WHAT IS BEING ASKED -> What follows is a listing; give it again exactly, in its entirety.

* START RECORDS SHOWN *

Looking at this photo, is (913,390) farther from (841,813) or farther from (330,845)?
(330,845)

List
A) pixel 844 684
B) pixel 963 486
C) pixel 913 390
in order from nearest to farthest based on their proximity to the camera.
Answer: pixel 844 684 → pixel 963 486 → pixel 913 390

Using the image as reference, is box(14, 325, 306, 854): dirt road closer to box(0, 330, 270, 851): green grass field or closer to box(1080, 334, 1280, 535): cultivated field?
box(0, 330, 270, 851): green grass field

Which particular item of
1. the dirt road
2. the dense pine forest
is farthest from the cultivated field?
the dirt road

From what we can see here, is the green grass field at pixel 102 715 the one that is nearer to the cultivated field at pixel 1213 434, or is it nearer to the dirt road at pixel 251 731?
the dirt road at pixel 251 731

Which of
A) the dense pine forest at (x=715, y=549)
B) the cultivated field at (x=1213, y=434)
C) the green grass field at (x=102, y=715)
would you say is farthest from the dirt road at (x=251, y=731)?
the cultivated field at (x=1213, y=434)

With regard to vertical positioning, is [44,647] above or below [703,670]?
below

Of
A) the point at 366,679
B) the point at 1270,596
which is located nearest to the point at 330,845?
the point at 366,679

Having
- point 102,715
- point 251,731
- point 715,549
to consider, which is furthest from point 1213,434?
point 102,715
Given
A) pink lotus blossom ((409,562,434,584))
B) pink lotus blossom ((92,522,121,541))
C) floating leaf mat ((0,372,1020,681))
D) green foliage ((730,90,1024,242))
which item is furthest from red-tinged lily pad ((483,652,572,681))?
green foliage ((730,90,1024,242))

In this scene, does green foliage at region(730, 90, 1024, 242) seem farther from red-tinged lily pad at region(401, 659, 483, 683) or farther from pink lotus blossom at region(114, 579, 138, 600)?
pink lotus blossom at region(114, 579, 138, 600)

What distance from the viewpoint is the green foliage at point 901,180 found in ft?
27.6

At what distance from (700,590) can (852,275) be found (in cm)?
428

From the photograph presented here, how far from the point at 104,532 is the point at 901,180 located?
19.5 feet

* END RECORDS SHOWN *

ANSWER FOR THIS EXERCISE ->
Looking at this photo, is (913,390) farther from (841,813) or farther from (330,845)?
(330,845)

List
A) pixel 844 684
B) pixel 963 486
C) pixel 913 390
in order from nearest to farthest based on their proximity to the camera.
Answer: pixel 844 684 → pixel 963 486 → pixel 913 390

Using the image as reference, is box(14, 325, 306, 854): dirt road closer to box(0, 330, 270, 851): green grass field or closer to box(1080, 334, 1280, 535): cultivated field?
box(0, 330, 270, 851): green grass field

Which particular item of
1. the dirt road
2. the dense pine forest
is farthest from the cultivated field?
the dirt road

From what we can see here, is the green grass field at pixel 102 715 the one that is nearer to the cultivated field at pixel 1213 434, or is it nearer to the dirt road at pixel 251 731?
the dirt road at pixel 251 731

Which of
A) the dense pine forest at (x=715, y=549)
B) the cultivated field at (x=1213, y=434)
C) the green grass field at (x=102, y=715)
would you say is farthest from the dirt road at (x=251, y=731)?
the cultivated field at (x=1213, y=434)

With regard to vertical positioning, is [44,647] above or below [703,670]?
below

Of
A) the point at 366,679
B) the point at 1270,596
which is located nearest to the point at 330,845?
the point at 366,679

Having
- point 102,715
- point 251,731
- point 715,549
to consider, which is furthest from point 1213,434?
point 102,715
Given
A) pink lotus blossom ((409,562,434,584))
B) pink lotus blossom ((92,522,121,541))
C) floating leaf mat ((0,372,1020,681))
D) green foliage ((730,90,1024,242))
which item is furthest from red-tinged lily pad ((483,652,572,681))?
green foliage ((730,90,1024,242))

In this scene, does green foliage at region(730, 90, 1024, 242) seem farther from red-tinged lily pad at region(401, 659, 483, 683) or farther from pink lotus blossom at region(114, 579, 138, 600)?
pink lotus blossom at region(114, 579, 138, 600)

What distance from the viewpoint is the green foliage at point 901,180 found in ft?
27.6

At what distance from (700,590) can (852,275) be found (in cm)?
428

From the photograph presented here, how far from the point at 104,532 is the point at 901,180 located?
19.5 feet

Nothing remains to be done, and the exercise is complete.